CONSEGNA | Prosegui il brano sul refresh dei terreni agricoli sardi, riprendendo subito dopo la sua ultima frase.

BRANO DI LETTURA |
Ieri l’Assessorato all’agricoltura della Sardegna ha diffuso un comunicato in cui parla di refresh e in realtà si occupa d’altro. Per quanto sempre di agricoltura si tratti, bisogna costantemente tenere distinte le pere dalle mele, specie se la confusione genera danni ingenti per le imprese sarde.
Cominciamo col dire che a nostro avviso il Governo sardo non ha risolto proprio nulla sul refresh e che esiste e persiste un danno finanziario molto grave a carico dei pastori della Sardegna.
Ma per dimostrarlo occorre avere pazienza e intelligenza, perché è una di quelle situazioni nelle quali le parole purtroppo imbrogliano.
Un po’ di storia.
La questione del refresh inizia nel maggio del 2014 e noi la segnalammo subito come un’operazione rischiosissima e grave ai danni della Sardegna. Questo il nostro intervento.
Spiegavamo che, per un errore politico gravissimo fatto nel 2007 e poi confermato nel 2009, la Regione aveva affidato ad Agea, agenzia governativa italiana oggi sotto inchiesta, la funzione dei controlli locali in agricoltura.
In virtù di questo incarico ricevuto, Agea provvide nel 2014 a riclassificare i terreni della Sardegna, decidendo di fare una cosa molto grave: ridurre l’estensione delle superfici dichiarate pascolabili e quindi ammissibili al finanziamento da parte dei nostri pastori.
In sostanza, circa 274 mila ettari sardi vennero dichiarati non utili ai fini dell’esercizio di pratiche agricole e quindi esclusi dalla possibilità di essere finanziati. Il danno finanziario è stato enorme.
Il meccanismo perpetrato nel silenzio delle stanze ministeriali dall’agenzia del governo italiano fu questo.
Prima si poteva classificare un terreno col codice 654 ( bosco al 50%) e quindi vedersi riconosciuta come finanziabile il 50% della superficie boscata; dopo il refresh questo non è più possibile perché i codici 654 (bosco al 50%) sono tutti diventati codici 650 (bosco) non pascolabile, con perdita netta della superficie boscata. Allo stesso modo, i codici che riguardavano di solito i pascoli con macchia mediterranee e/ cespugli (653) sono diventati nella migliore ipotesi 654 (bosco 50%), nella peggione 650 (bosco e quindi escluso dalla finanziabilità) o addirittura Tare (770) escluse ovviamente dalla finanziabilità.
Ovviamente, il nostro allarme non venne ascoltato e si disse che erano tutte balle. Nel frattempo gli agricoltori continuarono a presentare le loro domande di finanziamento in genere presso i Centri di Assistenza per l’Agricoltura (i CAA) come se il refresh non fosse intervenuto. Inevitabilmente migliaia di domande finirono in anomalia e le pratiche di finanziamento si bloccarono.

DATI REGISTRATI |
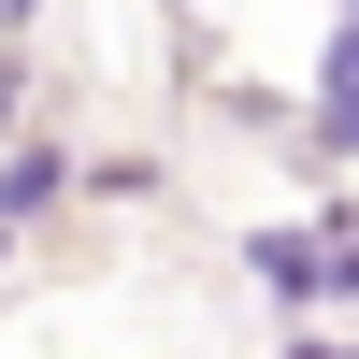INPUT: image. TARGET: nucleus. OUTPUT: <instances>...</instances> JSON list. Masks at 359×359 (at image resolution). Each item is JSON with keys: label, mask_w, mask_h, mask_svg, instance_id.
<instances>
[{"label": "nucleus", "mask_w": 359, "mask_h": 359, "mask_svg": "<svg viewBox=\"0 0 359 359\" xmlns=\"http://www.w3.org/2000/svg\"><path fill=\"white\" fill-rule=\"evenodd\" d=\"M316 144H331V158H359V0H345V29H331V86H316Z\"/></svg>", "instance_id": "1"}, {"label": "nucleus", "mask_w": 359, "mask_h": 359, "mask_svg": "<svg viewBox=\"0 0 359 359\" xmlns=\"http://www.w3.org/2000/svg\"><path fill=\"white\" fill-rule=\"evenodd\" d=\"M259 287H287V302H316V287H331V273H316V230H259Z\"/></svg>", "instance_id": "2"}, {"label": "nucleus", "mask_w": 359, "mask_h": 359, "mask_svg": "<svg viewBox=\"0 0 359 359\" xmlns=\"http://www.w3.org/2000/svg\"><path fill=\"white\" fill-rule=\"evenodd\" d=\"M57 201V158H0V216H43Z\"/></svg>", "instance_id": "3"}, {"label": "nucleus", "mask_w": 359, "mask_h": 359, "mask_svg": "<svg viewBox=\"0 0 359 359\" xmlns=\"http://www.w3.org/2000/svg\"><path fill=\"white\" fill-rule=\"evenodd\" d=\"M302 359H331V345H302Z\"/></svg>", "instance_id": "4"}, {"label": "nucleus", "mask_w": 359, "mask_h": 359, "mask_svg": "<svg viewBox=\"0 0 359 359\" xmlns=\"http://www.w3.org/2000/svg\"><path fill=\"white\" fill-rule=\"evenodd\" d=\"M0 15H15V0H0Z\"/></svg>", "instance_id": "5"}, {"label": "nucleus", "mask_w": 359, "mask_h": 359, "mask_svg": "<svg viewBox=\"0 0 359 359\" xmlns=\"http://www.w3.org/2000/svg\"><path fill=\"white\" fill-rule=\"evenodd\" d=\"M331 359H345V345H331Z\"/></svg>", "instance_id": "6"}]
</instances>
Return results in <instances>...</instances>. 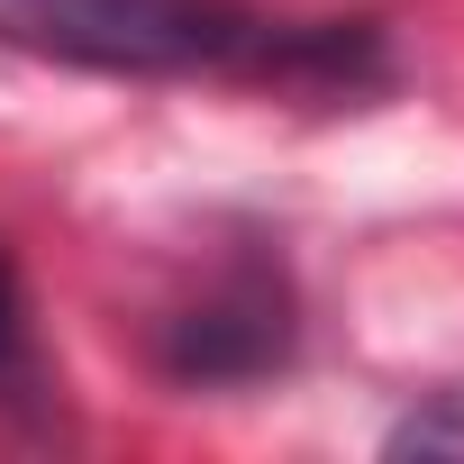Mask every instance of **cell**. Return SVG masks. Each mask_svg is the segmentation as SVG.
I'll use <instances>...</instances> for the list:
<instances>
[{"mask_svg": "<svg viewBox=\"0 0 464 464\" xmlns=\"http://www.w3.org/2000/svg\"><path fill=\"white\" fill-rule=\"evenodd\" d=\"M0 46L119 82H246L292 101H364L392 82L373 19H283L256 0H0Z\"/></svg>", "mask_w": 464, "mask_h": 464, "instance_id": "cell-1", "label": "cell"}, {"mask_svg": "<svg viewBox=\"0 0 464 464\" xmlns=\"http://www.w3.org/2000/svg\"><path fill=\"white\" fill-rule=\"evenodd\" d=\"M292 346H301V301H292V274L274 256H237L200 301L155 319V373L182 392L265 382L292 364Z\"/></svg>", "mask_w": 464, "mask_h": 464, "instance_id": "cell-2", "label": "cell"}, {"mask_svg": "<svg viewBox=\"0 0 464 464\" xmlns=\"http://www.w3.org/2000/svg\"><path fill=\"white\" fill-rule=\"evenodd\" d=\"M0 410L10 419L46 410V346H37V310H28V283L10 256H0Z\"/></svg>", "mask_w": 464, "mask_h": 464, "instance_id": "cell-3", "label": "cell"}, {"mask_svg": "<svg viewBox=\"0 0 464 464\" xmlns=\"http://www.w3.org/2000/svg\"><path fill=\"white\" fill-rule=\"evenodd\" d=\"M382 455H464V392H437L428 410H410L382 437Z\"/></svg>", "mask_w": 464, "mask_h": 464, "instance_id": "cell-4", "label": "cell"}]
</instances>
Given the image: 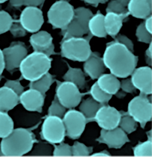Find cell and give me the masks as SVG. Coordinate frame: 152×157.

RISPOSTA |
Il Partito dei Sardi presentò la mozione n.91, primo firmatario Pier Mario Manca, ovviamente mai discussa dal Parlamento sardo, perché la Giunta e la maggioranza ritenevano allora come oggi che noi del Partito dei Sardi siamo troppo esigenti e dobbiamo essere lasciati cantare.
Fatto è che non più tardi un mese dopo, a giugno 2014, cominciarono i dolori, e che dolori!
I pastori cominciarono a ricevere le lettere da Agea che comunicavano che la loro domanda di finanziamento era risultata anomala e che in ragione della ridefinizione delle superfici ammissibili, il loro finanziamento, atteso secondo il vecchio computo delle superfici della loro proprietà, era decurtato di migliaia di euro. Questo l’articolo che denunciava l’arrivo delle lettere.
Toccata la tasca, scoppiato il problema. I pastori giustamente si adirano e allora, e solo allora, la Regione si muove. Che cosa si inventa? Un pannicello caldo, anzi tiepido.
La Regione fa un’operazione di grande impatto emotivo e di bassissimo impatto pratico: comunica al Sipa (Sistema di identificazione delle particelle agricole) che 108.000 mappali della Sardegna sono interessate da pratiche tradizionali (D.M. del 18/11/2014 di applicazione del reg.UE n.1307/2013, della cui essitenza fu proprio il Partito dei Sardi ad avvertire l’opinone pubblica).
Ma cosa c’entrano le pratiche tradizionali con il refresh? Un beneamato nulla.
Mi spiego. Poniamo che io sia proprietario di 100 ettari. Il refresh me ne ha tagliato 10 su cui io in precedenza prendevo premi mettiamo per 5.000 euro. Mi rimangono 90 ettari, che sono classificati in pascolo, seminativo, bosco e tare, su cui prima del decreto per le pratiche tradizionali prendevo premi per 10.000 euro, perché la la superficie ammissibile era 60 ettari. Se questi miei 90 ettari vengono individuati come sede di pratiche tradizionali, la mia quota di bosco ammissibile a finanziamento per esempio viene incrementata del 20%. Questo comporta che io abbia un incremento del premio maggiorato del 20% rispetto alla superficie boscata. Se la quota di bosco prima ammessa a finanziamento mi rendeva 1000 euro di premi sul totale di 10000, adesso mi renderà 1200 euro. Si capisce chiaramente che l’incremento massimo delle superfici ammissibili al finanziamento non avviene sulla superficie totale precedente il refresfh, ma solo su parti particolari della superficie residua che matematicamente non possono compensare la totalità delle somme perse.
E bisogna dire con chiarezza che il decreto sulle pratiche tradizionali non ha valore retroattivo, non sana proprio un bel nulla delle superfici e dei soldi persi col refresh.
Il problema del refresh si risolve chiedendo ad Agea un sopralluogo sul campo e accettando che se il sopralluogo conferma il taglio del refresh il proprietario paga la prestazione del tecnico; viceversa se invece risulta che ha ragione il proprietario, Agea deve rendere le somme con gli interessi. A oggi le domande presentate per la revisione del refresh non superano il 10% dei proprietari interessati.
Adesso credo si capisca perché siamo lontani mille miglia dai toni rassicuranti dell’Assessorato dell’Agricoltura.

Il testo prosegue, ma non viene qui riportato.